In den zweiten Teil laufen wir dann nicht mehr, es geht zurück für uns, die Tour endet wieder auf halber Höhe der Rolltreppen bei einem Kaffee, wieder mit einer Gruppenumarmung und einer Dankesrede des Guides, bei der man wirklich merkt, wie viel es ihm bedeutet, dass er anderen Menschen sein Viertel zeigen kann. Und ich denke mir, dass es bestimmt nicht mehr lange dauert, bis die ersten Hostels in dem Stadtteil Einzug erhalten. Vielleicht nicht morgen und auch nicht nächstes Jahr, aber in naher Zukunft sicherlich.
Den Rückweg zur Metro treten wir alleine an. Ich gehe noch in einem der tollen Obst- und Gemüsegeschäfte einkaufen und wir geniessen es, dass uns keiner anspricht und uns eine Menükarte von seinem Restaurant in die Hand drücken will, damit wir bei ihm essen kommen. Irgendwie interessiert sich gar keiner für uns und das ist echt mal toll.

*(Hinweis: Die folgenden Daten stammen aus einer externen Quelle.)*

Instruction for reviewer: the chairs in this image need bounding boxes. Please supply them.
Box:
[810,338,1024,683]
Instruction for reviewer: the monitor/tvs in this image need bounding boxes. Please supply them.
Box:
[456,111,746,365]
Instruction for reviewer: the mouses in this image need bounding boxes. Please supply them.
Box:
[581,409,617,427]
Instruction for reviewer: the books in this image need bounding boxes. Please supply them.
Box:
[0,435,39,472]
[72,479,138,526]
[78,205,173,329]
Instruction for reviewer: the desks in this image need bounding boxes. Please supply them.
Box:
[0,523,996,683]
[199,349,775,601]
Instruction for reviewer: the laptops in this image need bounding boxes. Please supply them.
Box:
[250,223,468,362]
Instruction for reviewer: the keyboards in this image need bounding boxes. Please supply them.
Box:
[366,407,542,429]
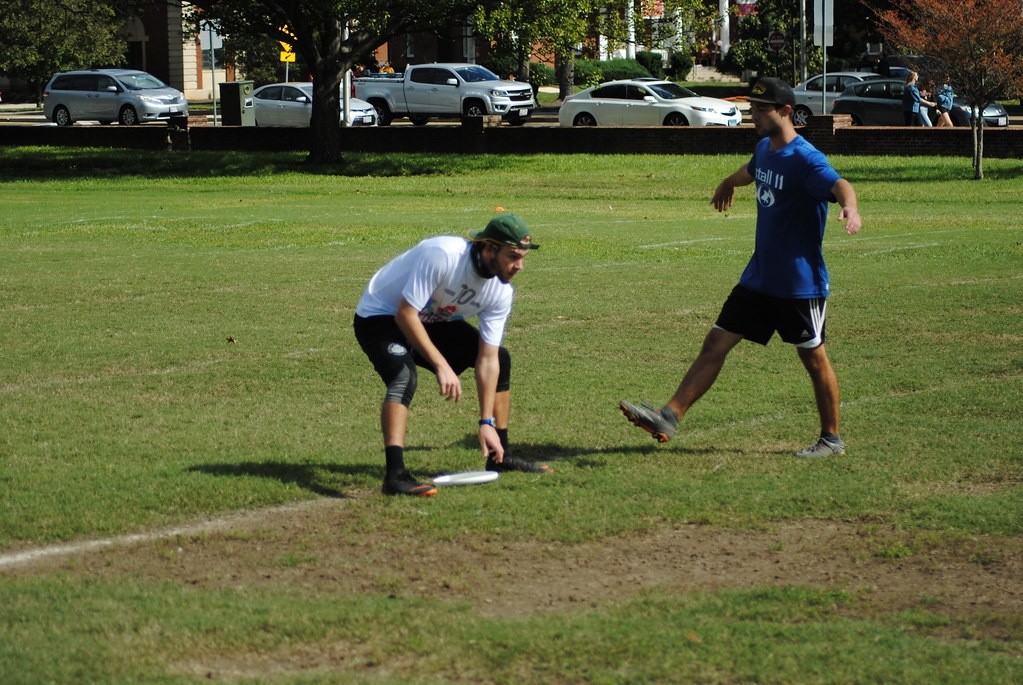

Den Rückweg treten wir mir einem kleinen Umweg an. Von der Metrostation führt eine Gondelbahn (die hier zum öffentlichen Verkehr zählen) über einen Hügel in einen hinteren Bezirk (der gar nicht mehr Teil von Medellín ist) und man hat wieder eine herrliche Aussicht über die Stadt und auf die Viertel. Wir steigen jedoch nicht aus, sondern fahren wieder runter zur Metro, mit der wir wieder in „unser“ Viertel kommen. Die Fahrt dauert 15 Minuten und wir sind wieder in einer anderen Welt. Irgendwie schade, aber irgendwie auch beeindruckend.